Running Scared’s true treat is how loose it plays. Hyams lets Crystal and Hines create a buddy comedy just as much as they’re oddly believable as dogged cops. It’s because of the bond that forms between the two that we buy into them being pretty good policeman (even if they fuck up and cause their Capitan [Dan Hedaya] quite a bit of stomach pain). These dudes share a legitimate love, and it’s a joy to watch Crystal and Hines bounce off one another, as Running Scared even takes time out for a first act transition that sees them gallivanting about their new sun-drenched digs, wearing crop tops and coming off like a sweet old gay couple (if they weren’t constantly trying to pick up babes, that is).

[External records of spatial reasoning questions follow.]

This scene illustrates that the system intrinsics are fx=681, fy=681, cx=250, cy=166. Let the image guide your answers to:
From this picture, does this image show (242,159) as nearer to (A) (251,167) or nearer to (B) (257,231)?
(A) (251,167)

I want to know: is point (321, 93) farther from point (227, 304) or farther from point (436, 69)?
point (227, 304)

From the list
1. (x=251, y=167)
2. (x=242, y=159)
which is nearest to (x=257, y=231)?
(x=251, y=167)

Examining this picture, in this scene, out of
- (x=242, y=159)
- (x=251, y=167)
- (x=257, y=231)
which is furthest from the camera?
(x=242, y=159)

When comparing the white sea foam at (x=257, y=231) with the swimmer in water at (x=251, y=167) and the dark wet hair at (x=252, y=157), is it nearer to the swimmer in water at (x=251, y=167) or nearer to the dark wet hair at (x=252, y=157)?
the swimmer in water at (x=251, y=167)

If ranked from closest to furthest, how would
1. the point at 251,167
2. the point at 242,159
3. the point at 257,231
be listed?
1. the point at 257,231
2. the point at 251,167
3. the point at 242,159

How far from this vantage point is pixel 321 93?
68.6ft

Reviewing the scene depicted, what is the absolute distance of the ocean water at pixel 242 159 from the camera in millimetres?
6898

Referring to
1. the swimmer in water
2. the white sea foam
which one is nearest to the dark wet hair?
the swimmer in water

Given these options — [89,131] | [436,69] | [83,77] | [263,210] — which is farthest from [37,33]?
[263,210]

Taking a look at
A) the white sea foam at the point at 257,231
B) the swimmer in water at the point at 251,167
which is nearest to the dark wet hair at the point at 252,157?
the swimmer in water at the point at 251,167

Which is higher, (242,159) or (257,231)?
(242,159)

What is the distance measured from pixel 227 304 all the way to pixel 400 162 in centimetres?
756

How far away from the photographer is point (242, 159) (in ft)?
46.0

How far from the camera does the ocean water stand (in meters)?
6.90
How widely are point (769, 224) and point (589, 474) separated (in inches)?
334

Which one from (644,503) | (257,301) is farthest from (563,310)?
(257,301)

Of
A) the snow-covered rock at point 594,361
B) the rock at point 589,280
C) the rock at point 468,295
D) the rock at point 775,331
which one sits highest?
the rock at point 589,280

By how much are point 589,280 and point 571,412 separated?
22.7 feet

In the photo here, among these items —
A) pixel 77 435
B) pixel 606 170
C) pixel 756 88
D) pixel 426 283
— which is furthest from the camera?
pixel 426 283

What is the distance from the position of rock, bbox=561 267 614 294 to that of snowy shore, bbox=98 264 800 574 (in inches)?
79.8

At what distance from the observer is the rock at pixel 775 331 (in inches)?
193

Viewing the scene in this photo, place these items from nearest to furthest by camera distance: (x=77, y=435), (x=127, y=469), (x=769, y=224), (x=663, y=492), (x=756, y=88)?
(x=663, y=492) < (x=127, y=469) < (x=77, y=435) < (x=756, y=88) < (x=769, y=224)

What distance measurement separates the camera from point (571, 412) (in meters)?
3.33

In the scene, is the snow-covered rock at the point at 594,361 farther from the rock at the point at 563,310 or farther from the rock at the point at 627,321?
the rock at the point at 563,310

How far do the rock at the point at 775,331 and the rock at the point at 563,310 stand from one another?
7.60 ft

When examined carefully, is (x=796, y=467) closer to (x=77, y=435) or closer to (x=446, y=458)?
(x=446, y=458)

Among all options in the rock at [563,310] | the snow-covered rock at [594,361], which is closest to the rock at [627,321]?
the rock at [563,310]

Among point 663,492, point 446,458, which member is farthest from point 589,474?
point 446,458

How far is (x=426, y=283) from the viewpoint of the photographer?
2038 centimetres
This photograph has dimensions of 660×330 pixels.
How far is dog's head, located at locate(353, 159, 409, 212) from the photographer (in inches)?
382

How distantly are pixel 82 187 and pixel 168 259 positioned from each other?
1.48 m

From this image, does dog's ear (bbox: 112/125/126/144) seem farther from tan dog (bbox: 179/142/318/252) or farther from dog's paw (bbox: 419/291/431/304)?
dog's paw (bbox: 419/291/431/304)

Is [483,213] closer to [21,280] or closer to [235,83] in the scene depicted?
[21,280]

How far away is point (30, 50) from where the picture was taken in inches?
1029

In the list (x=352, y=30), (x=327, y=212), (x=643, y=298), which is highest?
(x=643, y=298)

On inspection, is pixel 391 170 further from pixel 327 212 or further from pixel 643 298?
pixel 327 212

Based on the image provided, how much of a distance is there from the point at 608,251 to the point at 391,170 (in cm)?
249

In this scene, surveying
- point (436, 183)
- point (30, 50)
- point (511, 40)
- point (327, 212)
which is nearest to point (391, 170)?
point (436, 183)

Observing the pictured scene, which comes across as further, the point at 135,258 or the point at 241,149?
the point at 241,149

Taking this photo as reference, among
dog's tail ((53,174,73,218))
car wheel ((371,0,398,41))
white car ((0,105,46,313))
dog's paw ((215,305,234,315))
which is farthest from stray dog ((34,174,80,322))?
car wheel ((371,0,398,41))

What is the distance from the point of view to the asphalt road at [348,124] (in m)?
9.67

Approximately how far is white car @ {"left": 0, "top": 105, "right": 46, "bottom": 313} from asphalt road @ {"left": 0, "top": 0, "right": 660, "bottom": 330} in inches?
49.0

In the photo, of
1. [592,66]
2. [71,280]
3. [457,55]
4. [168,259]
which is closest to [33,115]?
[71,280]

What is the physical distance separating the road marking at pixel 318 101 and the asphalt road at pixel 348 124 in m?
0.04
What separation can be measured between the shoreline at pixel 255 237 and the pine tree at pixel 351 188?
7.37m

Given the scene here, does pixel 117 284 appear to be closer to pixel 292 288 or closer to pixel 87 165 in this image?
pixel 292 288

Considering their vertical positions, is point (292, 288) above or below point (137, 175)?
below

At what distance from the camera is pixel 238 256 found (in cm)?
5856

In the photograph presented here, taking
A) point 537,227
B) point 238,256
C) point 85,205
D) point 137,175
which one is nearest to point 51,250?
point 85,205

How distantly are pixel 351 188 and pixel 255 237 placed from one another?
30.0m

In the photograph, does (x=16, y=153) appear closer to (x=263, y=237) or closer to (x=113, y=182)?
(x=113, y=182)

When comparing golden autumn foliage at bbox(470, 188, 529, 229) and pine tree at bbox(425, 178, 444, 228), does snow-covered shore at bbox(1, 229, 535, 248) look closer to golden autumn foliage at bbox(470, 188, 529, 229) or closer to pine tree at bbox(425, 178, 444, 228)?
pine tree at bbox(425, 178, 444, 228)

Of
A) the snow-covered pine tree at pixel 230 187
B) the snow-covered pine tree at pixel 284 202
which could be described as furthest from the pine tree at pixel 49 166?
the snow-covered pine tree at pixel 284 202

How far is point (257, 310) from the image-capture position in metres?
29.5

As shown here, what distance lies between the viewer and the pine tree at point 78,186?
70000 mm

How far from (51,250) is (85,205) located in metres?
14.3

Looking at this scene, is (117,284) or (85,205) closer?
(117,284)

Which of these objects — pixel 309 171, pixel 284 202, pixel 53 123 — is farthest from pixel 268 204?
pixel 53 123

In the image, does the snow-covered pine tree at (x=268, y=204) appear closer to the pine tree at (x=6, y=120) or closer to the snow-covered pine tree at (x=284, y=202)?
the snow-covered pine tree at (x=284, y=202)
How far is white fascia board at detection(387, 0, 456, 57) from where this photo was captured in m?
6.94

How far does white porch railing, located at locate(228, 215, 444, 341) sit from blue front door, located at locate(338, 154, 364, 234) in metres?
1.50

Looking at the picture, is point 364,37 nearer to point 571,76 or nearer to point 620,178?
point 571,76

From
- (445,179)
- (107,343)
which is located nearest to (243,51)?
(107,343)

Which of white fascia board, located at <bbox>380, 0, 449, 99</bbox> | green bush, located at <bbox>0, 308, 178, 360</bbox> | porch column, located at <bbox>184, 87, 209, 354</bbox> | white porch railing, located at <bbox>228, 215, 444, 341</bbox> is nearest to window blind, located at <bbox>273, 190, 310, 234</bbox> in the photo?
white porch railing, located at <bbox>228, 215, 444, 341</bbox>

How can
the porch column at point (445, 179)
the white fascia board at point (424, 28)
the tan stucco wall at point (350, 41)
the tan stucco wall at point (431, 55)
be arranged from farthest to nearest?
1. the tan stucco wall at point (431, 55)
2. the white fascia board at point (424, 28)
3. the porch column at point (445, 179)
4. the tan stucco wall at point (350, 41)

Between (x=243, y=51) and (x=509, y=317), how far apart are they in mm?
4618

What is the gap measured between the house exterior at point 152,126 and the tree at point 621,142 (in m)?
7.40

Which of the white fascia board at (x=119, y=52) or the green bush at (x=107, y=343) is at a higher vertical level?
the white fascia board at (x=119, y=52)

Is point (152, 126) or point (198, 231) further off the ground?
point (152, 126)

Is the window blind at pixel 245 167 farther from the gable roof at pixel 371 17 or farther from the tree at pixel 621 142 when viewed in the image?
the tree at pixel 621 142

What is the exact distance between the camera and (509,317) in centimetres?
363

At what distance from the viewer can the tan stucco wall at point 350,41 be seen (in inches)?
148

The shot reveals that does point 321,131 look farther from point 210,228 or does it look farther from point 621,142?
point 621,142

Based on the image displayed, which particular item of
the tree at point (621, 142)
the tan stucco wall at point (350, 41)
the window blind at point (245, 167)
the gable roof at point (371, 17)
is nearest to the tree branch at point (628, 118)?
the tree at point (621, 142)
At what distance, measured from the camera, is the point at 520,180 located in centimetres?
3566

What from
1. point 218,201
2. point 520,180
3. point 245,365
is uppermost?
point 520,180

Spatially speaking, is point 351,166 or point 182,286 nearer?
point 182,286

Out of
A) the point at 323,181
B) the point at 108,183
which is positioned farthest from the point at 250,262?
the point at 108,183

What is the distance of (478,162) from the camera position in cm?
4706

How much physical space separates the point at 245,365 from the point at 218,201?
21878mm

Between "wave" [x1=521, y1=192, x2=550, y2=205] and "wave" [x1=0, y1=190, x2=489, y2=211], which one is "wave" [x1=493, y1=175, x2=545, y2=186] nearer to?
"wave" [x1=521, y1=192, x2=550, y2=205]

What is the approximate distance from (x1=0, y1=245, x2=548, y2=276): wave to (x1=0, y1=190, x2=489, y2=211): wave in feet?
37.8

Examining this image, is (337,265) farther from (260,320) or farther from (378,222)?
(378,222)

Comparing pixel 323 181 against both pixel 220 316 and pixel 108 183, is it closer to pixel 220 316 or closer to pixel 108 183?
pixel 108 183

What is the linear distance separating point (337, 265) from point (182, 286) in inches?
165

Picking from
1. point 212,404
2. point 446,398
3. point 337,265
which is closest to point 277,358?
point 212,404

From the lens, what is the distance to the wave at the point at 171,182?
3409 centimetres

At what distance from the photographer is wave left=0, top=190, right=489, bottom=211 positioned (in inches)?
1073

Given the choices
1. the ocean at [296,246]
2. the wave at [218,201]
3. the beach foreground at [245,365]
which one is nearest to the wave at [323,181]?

For all the thrilling action that dominates the second half of Hyams’ movie, it’s the comedy that commits us to these somewhat reprehensible cops (let’s face it, being the '80s, this movie totally endorses torturing a suspect with a tattoo needle). Sure, Crystal slips into shtick on one or two occasions – including an extended “Jewish grandma” prank phone call scene which is funny, but kind of misplaced – but Hyams (along with screenwriters Gary DeVore and Jimmy Huston) is smart to focus on rapport, instead of letting the comedian’s larger than life personality take over.
In a way, Running Scared may be the ultimate example of what made Peter Hyams such a fun talent, who’s never really gotten his critical due. It’s a modestly made movie, full of smoky tableaus, chilly Chi-Town location shooting, and stellar character actor casting (not to mention the totally crush-worthy inclusion of Darlanne Fluegel as Danny’s caring ex-wife). Running Scared was never going to be an “instant classic” like any Shane Black’s defining entries, nor does it rejigger the genre in any significant way. Instead, Hyams focuses on delivering a couple of working class characters that could be your next-door neighbor, only they’re slightly more proficient with a .38 Special. By the time Hines is scaling the glassy side of the John R. Thompson building during the climactic shootout with Gonzalez’s thugs, you’re on the edge of your seat, because you genuinely want to see these dudes get to Florida and retire in peace. With Danny and Ray, Hyams discovers the perfect surrogates – working class dudes who do their jobs the best they can, and just want to relax at the end of a long day with a few cold beers on the bar. Nothing more. Nothing less.
Running Scared is currently available on Blu-ray, courtesy of Kino Lorber.